As semelhanças ficam por aí. O espanhol Alejandro Amenábar fez um
filme militante, dedicado a demonstrar que Ramón, protagonista de
"Mar Adentro", merece de fato morrer. É possível. Ramón é tetraplégico, recusa-se a usar cadeiras de rodas ou algo assim, permanece deitado em uma cama há quase 30 anos.
Ele imagina sua vida como se fosse a
repetição eterna das duas horas de
um filme insuportável -como
"Mar Adentro", digamos.
É difícil dizer se, por um justificável pudor, Amenábar evita impor ao
seu público a idéia de que a morte de
Ramón seria a melhor solução.
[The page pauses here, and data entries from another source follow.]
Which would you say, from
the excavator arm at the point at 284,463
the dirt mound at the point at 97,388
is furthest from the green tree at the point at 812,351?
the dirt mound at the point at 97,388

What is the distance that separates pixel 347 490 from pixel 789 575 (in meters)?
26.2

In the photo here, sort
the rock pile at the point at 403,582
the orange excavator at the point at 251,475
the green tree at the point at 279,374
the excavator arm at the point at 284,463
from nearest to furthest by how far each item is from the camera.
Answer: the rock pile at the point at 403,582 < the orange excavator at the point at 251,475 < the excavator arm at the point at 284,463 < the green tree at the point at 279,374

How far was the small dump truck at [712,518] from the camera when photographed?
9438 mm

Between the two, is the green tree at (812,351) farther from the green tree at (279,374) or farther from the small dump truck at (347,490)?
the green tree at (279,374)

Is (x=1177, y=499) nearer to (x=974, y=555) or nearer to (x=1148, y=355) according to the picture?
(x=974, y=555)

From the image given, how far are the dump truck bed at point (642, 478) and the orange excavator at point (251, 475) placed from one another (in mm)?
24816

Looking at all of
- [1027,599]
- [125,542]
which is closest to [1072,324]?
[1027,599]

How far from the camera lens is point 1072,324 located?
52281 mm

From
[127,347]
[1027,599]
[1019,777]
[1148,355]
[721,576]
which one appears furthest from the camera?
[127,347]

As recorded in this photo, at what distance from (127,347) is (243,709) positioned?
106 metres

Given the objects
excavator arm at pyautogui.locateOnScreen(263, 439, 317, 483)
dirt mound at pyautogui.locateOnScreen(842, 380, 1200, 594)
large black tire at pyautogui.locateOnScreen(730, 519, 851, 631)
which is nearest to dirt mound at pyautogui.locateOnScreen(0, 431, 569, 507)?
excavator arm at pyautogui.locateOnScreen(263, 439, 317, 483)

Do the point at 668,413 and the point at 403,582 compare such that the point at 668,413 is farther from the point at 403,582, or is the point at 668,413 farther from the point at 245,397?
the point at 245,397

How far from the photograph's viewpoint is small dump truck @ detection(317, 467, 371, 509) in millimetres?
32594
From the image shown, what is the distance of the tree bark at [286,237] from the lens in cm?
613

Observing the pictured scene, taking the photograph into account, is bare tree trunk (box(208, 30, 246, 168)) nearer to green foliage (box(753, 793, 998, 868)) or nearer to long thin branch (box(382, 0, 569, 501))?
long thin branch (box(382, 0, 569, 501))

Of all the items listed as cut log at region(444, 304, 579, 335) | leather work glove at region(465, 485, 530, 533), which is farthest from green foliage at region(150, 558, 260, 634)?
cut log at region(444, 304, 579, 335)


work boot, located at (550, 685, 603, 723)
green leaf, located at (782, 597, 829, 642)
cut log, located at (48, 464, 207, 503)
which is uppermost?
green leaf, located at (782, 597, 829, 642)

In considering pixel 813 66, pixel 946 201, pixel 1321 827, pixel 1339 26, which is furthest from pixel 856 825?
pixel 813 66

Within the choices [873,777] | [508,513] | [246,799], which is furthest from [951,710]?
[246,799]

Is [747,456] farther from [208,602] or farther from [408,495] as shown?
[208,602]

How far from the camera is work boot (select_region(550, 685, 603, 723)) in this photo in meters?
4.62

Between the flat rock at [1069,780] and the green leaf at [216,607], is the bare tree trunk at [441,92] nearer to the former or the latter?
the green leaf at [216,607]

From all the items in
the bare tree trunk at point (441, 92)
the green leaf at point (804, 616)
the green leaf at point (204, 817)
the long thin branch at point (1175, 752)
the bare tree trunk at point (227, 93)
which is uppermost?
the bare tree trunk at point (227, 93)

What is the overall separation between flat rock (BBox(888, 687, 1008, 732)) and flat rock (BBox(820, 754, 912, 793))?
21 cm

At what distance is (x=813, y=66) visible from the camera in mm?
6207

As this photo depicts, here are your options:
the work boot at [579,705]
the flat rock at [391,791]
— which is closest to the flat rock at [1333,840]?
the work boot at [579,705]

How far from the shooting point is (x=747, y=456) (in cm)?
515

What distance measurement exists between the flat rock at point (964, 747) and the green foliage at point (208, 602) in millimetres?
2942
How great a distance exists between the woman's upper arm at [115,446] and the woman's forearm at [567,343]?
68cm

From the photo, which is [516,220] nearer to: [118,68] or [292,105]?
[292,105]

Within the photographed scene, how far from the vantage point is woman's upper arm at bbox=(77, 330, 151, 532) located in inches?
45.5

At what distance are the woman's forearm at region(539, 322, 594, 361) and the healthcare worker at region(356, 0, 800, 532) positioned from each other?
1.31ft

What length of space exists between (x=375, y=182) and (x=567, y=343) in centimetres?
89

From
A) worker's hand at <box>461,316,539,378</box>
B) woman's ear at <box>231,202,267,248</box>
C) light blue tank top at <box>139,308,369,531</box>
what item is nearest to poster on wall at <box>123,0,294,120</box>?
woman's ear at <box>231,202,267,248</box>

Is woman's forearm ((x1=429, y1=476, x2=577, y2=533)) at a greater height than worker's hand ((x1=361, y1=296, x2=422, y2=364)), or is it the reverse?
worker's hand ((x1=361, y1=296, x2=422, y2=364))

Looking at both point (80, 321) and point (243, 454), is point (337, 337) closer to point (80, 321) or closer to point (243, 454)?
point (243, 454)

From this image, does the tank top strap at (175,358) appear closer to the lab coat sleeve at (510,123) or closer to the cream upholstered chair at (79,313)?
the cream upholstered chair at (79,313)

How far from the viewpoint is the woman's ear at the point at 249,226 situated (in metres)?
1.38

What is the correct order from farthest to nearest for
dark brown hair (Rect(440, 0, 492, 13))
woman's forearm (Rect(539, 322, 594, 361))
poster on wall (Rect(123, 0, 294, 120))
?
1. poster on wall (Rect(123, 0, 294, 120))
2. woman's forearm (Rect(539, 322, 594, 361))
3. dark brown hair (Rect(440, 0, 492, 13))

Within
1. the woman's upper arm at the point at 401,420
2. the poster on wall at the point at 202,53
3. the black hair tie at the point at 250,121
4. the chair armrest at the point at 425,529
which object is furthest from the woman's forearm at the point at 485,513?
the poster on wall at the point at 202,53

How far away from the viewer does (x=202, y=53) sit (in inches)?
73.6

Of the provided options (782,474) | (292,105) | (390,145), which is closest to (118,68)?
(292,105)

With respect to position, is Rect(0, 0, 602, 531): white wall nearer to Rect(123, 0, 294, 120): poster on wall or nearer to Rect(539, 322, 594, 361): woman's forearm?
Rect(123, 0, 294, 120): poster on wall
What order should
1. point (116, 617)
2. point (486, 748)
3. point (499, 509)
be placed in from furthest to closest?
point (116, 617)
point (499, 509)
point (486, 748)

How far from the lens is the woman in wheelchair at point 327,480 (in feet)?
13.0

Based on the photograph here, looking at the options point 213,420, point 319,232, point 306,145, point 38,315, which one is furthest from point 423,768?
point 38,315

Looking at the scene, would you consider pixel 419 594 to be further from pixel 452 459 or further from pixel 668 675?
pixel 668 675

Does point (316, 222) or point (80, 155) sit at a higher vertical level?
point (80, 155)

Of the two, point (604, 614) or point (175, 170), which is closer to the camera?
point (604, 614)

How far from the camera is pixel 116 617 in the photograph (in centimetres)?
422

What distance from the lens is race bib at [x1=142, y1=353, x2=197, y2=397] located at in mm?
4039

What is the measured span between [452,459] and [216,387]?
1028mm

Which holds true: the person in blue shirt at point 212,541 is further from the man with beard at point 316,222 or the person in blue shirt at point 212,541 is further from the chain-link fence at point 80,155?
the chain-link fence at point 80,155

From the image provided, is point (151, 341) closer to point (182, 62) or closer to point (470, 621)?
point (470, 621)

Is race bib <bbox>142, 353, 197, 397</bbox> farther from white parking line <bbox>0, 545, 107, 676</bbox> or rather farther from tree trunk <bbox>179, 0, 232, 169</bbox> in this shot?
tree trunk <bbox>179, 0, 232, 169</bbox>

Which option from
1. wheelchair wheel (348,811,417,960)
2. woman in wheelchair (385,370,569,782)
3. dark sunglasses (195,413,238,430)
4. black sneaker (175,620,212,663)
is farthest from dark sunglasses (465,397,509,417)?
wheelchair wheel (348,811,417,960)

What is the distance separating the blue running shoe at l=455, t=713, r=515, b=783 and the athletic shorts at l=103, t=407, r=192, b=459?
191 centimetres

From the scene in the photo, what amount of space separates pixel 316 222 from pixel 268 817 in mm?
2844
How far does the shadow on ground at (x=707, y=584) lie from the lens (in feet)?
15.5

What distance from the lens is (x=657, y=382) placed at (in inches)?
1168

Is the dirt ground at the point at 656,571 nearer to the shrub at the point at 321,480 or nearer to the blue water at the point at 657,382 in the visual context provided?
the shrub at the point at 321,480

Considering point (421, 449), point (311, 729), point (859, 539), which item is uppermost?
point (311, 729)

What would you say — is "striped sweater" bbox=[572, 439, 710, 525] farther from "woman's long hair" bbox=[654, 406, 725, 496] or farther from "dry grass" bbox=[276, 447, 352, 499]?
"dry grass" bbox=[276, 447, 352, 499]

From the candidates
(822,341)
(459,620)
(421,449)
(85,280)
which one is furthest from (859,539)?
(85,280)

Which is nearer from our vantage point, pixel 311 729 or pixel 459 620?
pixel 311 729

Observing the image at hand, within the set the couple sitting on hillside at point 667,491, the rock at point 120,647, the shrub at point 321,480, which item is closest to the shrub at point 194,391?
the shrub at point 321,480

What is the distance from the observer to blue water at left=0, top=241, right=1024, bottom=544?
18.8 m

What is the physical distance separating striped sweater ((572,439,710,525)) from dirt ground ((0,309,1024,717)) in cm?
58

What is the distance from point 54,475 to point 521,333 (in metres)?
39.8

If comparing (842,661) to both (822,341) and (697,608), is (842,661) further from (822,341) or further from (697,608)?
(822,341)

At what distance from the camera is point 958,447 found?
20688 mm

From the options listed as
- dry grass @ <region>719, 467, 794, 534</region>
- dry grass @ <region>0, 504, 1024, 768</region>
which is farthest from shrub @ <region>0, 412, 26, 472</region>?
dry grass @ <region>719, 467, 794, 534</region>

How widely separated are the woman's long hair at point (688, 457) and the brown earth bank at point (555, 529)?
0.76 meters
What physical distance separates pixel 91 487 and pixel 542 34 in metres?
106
Com
efeito, ao longo do filme ele se apaixona por uma mulher, uma outra se
apaixona por ele, ajuda o sobrinho a
crescer e, de resto, publica um livro.
Ufa! Muita gente em pleno domínio
de seus movimentos não faz tanta
coisa em tão pouco tempo. Ou, antes, quase ninguém.
Existe em "Mar Adentro" algo que
não diz respeito à eutanásia nem nada assim: é a sincera paixão pela
morte que Ramón parece professar.
O que não o impede de, no único
momento realmente interessante do
filme, manter com um padre uma
discussão em que a inteligência de
seu anticlericalismo se revela por inteiro. Ramón parece mais, no fundo,
um suicida que não pode se suicidar
por falta de movimento nos braços.
E não teria sido, talvez, o acidente
que o vitimou já uma tentativa de
suicídio?
Bem diferente é o caso de "Menina
de Ouro", em que existe um filme de
boxe no início e uma eutanásia (nada legal, no mais) no final. Ali, a lutadora Maggie vê sua carreira cortada
por um descuido e um ato desleal.
Ela suporta a imobilidade bem melhor do que Ramón, até o momento
em que se vê forçada a amputar a
própria perna. Maggie pede então a
seu treinador (e pai, a rigor), Frank
Dunn, que desligue o tubo pelo qual
respira.
Podemos, nesse caso, dizer que
Clint Eastwood, autor do filme, de
certa forma nos constrange a partilhar o sentimento de Maggie e
Frank, já que a condição da menina
é de fato desesperadora.
No entanto é pouco provável que
esse seja um filme sobre eutanásia.
Também não é sobre boxe. É um filme sobre a fé e a dúvida. Tendemos a
nos esquecer -pois Eastwood trata
essas seqüências quase como um
"subplot" cômico- dos momentos
em que Frank vai à igreja. Seu movimento é contraditório. Ele ora como
um bom católico. Mas as questões
que dirige ao padre não são menos
provocativas que as de Ramón do
outro filme, por exemplo.
No entanto, se Ramón vai aos tribunais, Frank vai ao padre perguntar-lhe se pode ou não fazer isso. O
padre responde que ele não conseguiria viver com esse fato. A questão
se resolve com Frank praticando a
eutanásia e desaparecendo. Isto é:
com muito menos verborragia do
que o espanhol. O norte-americano
nos mostra uma situação de que
Frank não pode fugir. Era absolutamente indispensável que desligasse
o tubo. Era igualmente impossível
conviver com a lembrança desse ato.
Um ato que -é esse o sentido das
discussões com o padre- não dizia
respeito a Deus, mas aos homens; a
nenhum tribunal, mas a uma decisão individual, tão necessária quanto insuportável. Essa a magnífica
tragédia de Frank Dunn.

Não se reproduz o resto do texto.